▶ Information provided
◆ ◆ ◆ ◆

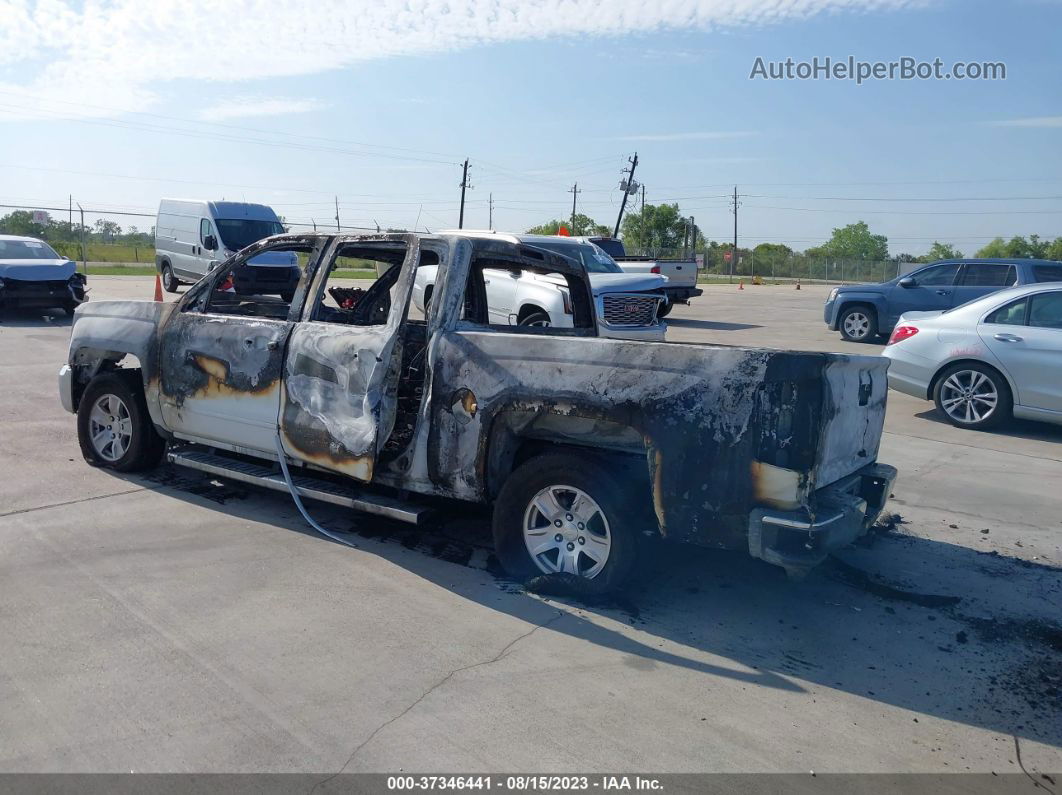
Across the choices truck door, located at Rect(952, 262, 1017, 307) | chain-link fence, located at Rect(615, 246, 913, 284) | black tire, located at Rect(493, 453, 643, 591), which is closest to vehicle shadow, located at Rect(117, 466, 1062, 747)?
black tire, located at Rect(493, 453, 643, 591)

◆ ◆ ◆ ◆

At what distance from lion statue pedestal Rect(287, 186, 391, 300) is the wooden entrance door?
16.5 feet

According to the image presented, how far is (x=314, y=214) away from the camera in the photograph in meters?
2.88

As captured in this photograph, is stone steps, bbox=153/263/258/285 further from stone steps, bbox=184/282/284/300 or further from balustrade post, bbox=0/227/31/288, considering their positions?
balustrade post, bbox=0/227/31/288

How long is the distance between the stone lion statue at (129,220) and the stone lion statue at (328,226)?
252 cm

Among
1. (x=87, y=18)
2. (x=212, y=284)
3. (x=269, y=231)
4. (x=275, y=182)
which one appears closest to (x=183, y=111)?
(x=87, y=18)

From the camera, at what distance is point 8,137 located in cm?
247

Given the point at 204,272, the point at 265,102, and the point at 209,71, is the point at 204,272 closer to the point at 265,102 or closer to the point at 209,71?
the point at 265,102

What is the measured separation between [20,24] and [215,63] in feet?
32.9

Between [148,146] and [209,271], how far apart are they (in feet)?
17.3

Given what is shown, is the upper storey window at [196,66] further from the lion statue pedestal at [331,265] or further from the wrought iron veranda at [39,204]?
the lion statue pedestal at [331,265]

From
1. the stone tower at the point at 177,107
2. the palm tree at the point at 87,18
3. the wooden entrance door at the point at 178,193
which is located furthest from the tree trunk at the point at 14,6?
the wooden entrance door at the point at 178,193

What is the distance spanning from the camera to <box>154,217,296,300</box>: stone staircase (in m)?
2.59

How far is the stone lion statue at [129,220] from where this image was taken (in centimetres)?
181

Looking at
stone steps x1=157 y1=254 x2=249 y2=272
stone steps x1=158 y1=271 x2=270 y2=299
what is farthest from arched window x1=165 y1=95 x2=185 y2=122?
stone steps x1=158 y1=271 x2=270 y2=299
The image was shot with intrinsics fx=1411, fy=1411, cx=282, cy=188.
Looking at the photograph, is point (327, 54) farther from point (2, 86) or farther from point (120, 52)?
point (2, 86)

◆ ◆ ◆ ◆

▶ What you will do
Collect each line of the records that contains the string "distance". Only matches with the same letter case count.

▶ Task solution
At what distance from lion statue pedestal Rect(287, 186, 391, 300) is the wooden entrance door?
How long is the distance between the stone lion statue at (129,220) and the stone lion statue at (328,226)?
From the camera, at what distance is point 8,137 located in cm?
What is the distance spanning from the camera to <box>154,217,296,300</box>: stone staircase (in m)?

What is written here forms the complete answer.